Ramsey is happy to be going to the SEC [Southeastern Conference], which is considered the best collegiate baseball conference in the country by most experts.
“I wanted to play in the SEC,” said Ramsey. “I visited Kentucky when I was a freshman in high school, and I was impressed. Now the university has a new stadium that will be ready next season.”
Ramsey’s overall impression of changing lanes late in the recruiting game? “Kentucky is a better fit for me.”
Although Minnetonka High has produced Major League players in the past, notably Joe Comer and Jim Brower, who were both pitchers, Ramsey might be the best two-way prospect the Skipper program has produced.
Looking at the numbers from his senior year, it is difficult to imagine a player with better numbers.
He batted .556 with eight home runs on the offensive side. On the mound, he posted a 4-1 record with an earned run average of 1.20. Naturally, he was named first-team All-State along with Skipper teammates Gus Steiger and Sam Thoresen, who have also accepted Division I scholarship offers. Steiger, a second baseman, is headed for South Dakota State University, while Thoresen, a pitcher, will stay home with the University of Minnesota program. Another Skipper headed to the Division I level is pitcher Nate Shoemaker, who accepted an offer to pitch for Creighton University in Omaha.
Ramsey said he is working our locally this summer.
“I will leave for Kentucky sometime in August,” he said.
In addition to leading Minnetonka High to a 19-7 record this spring, Ramsey proved himself at the all-star level.
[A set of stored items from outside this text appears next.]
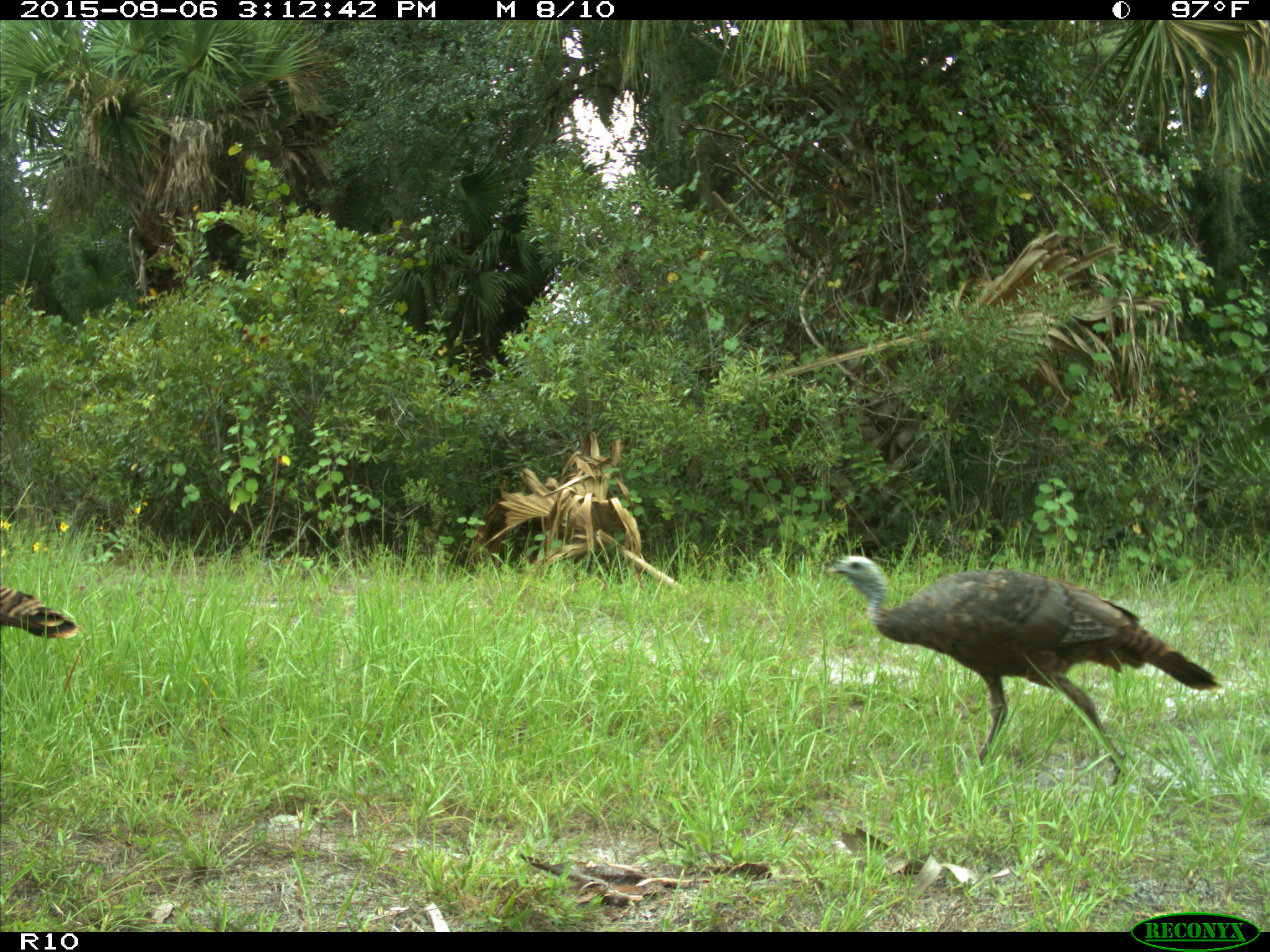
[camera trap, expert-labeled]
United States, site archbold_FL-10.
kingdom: Animalia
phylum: Chordata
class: Aves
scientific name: Aves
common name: birds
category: unidentified bird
During the Play Ball Minnesota All-Star Series in Chaska, he led the Metro West to the championship of the six-team tournament. Ramsey had a number of key hits and also was the winning pitcher in the championship game, a 6-1 decision over Minnesota South.
Ramsey said one of the greatest honors he has had in his baseball career was being able to play for Minnetonka High coach Paul Twenge.
“Paul Twenge is a great coach and a great guy,” he said. “I’ve learned a lot about baseball from him.”